Seçim yapıldı. Ancak ülkede belirsizlikler yarım yamalak kalan işler gittikçe çoğalmakta ve insanlar ne olacak havasında beklemektedir. Öte yandan terör belası tekrar başımıza tebelleş olmuş eli silahlı guruplar İstanbul da bile devlete ve millete meydan okumaktadır. Elbette Hükümetin ne olacağı belirsizliği siyasetin zaafı ve zamana oynaması, ya da oyun tezgahları olarak gündemdeki yerini korumaktadır. Bu belirsizliğin en büyük faturası da hakları gasp edilen ancak hukukça kısmen de olsa haklı bulunan mağdurların çalacak kapılarının olmaması. Çalınsa dahi yeni hükümet bekleniliyor bahanesiyle bu kapıların yüzlerine kapanmasıdır.

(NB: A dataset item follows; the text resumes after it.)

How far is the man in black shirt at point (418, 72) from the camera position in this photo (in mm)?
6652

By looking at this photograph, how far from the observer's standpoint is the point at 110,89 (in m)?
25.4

Birinci belirsizlik; Danıştay Dava Daireleri İdari Kurulu bir karar verdi. Arkadaş sen müdür yardımcılarını hukuksuz atadın ve müdürleri de altı ay birlikte çalışmadıkları şube müdürleriyle değerlendirdin. Bu uygulaman haksızdır ve gereğini yap dedi. Sanki Uganda Cumhuriyeti Hükümetine söylenmiş gibi ilgililerde hiçbir kıpırdama emaresi yok. Ya arkadaş çıkın bir açıklama yapın deyin ki Türk Milleti adına karar veren mahkemeyi tanımıyoruz, ya da tanıyoruz kararları şu tarihte uygularız Allah aşkına bunu söylemek çok mu zordur?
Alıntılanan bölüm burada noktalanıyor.